Pada pertengahan Desember 1988, rencana hijrah dan jihad itu makin mendekati kenyataan. Saat itu, Riyanto mendatangi saya seraya membawa pesan (perintah) dari Nurhidayat untuk merealisasikan hijrah ke Talangsari, Lampung. Perintah berhijrah itu berlaku untuk semua jama’ah usroh pimpinan Nurhidayat.

Saya dan istri pun memantapkan hati untuk hijrah ke Lampung dengan membawa serta kedua anak kami. Rencana ini rupanya didengar Marni, adik kandung istri saya. Dia mendesak untuk ikut serta berhijrah ke Lampung. Dengan keras, saya berusaha mencegah Marni. Namun keinginannya kuat sekali. Apalagi, istri saya mengizinkan Marni ikut serta.

Sebagai bekal berhijrah ke Lampung, saya menjual seluruh dagangan kacamata dan peralatan yang ada di dalam optik. Pihak pimpinan jama’ah sama sekali tidak memberikan bekal, kecuali sepucuk surat rekomendasi yang diberikan melalui Fauzi Isman.

Sesuai petunjuk Amir Musyafir, Nurhidayat, pada tanggal 5 Januari 1989 kami pun berangkat menuju Lampung. Saya, istri, dua orang anak kami, dan Marni. Setiba di Lampung, kami singgah dulu di rumah Bapak Jamzuri, di daerah Sidorejo, sesuai arahan dan petunjuk Nurhidayat.

Kami bermalam di kediaman pak Jamzuri, untuk kemudian melanjutkan perjalanan ke lokasi hijrah, yang berjarak sekitar 50 kilometer dari kediaman pak Jamzuri.

Tanggal 7 Januari 1989, menjelang shalat dzuhur, kami pun tiba di lokasi hijrah, di Dukuh Cihideung, Dusun Talangsari. Kami diantar Sutan Malano sejak dari kediaman pak Jamzuri. Sutan Malano pulalah yang membawa saya ke hadapan Pak Warsidi dan memperkenalkan saya dengan para jama’ah yang sudah lebih dulu berada di sana.

Untuk sementara, kami menempati kamar yang sudah disiapkan Pak Warsidi. Kamar tersebut berada dalam satu bangunan dengan tempat tinggal Warsidi. Setelah bangunan baru siap huni, saya dan keluarga pun menempati bangunan baru.
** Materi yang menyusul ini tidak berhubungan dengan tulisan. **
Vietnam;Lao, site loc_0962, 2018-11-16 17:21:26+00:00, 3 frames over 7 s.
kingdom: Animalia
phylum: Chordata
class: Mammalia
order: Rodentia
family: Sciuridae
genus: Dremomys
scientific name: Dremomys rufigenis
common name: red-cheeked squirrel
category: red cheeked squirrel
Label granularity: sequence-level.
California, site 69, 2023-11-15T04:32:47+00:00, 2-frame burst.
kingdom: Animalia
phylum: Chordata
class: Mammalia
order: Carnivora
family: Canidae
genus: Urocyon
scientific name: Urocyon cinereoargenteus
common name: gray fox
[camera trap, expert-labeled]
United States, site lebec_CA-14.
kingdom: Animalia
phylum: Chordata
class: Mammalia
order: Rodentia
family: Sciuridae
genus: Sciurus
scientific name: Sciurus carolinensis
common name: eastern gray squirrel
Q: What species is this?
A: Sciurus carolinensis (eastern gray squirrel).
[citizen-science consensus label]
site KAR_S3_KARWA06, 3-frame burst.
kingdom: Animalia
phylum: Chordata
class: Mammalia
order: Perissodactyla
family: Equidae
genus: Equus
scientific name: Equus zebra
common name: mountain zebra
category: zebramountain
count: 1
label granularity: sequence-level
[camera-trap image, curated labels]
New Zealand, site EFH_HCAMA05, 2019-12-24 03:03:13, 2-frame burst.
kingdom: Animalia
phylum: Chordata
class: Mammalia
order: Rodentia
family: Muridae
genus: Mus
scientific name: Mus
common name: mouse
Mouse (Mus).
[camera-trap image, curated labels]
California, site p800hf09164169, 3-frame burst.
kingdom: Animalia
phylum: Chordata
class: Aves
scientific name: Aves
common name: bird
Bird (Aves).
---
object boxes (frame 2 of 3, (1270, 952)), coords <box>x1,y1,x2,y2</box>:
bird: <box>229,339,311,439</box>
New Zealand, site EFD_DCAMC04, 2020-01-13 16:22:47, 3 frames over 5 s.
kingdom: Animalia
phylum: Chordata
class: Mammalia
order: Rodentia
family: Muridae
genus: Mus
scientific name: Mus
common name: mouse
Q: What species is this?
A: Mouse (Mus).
Di lokasi hijrah, saya dan para jama’ah lainnya bahu-membahu membangun rumah (pondok) yang disiapkan untuk menyambut kedatangan para muhajirin dari Jakarta dan Jawa Tengah. Selain itu, kami becocok-tanam, dan menyelengarakan pengajian rutin di malam hari.

Lokasi hijrah di Cihideung ini baru ditempati Warsidi dan keluarganya pada tahun 1987. Tanah seluas satu setengah hektar ini merupakan tanah hibah dari Jayus alias Dayat bin Karmo, yang bersama keluarganya juga tinggal di Cihideung, dalam pondok yang berbeda.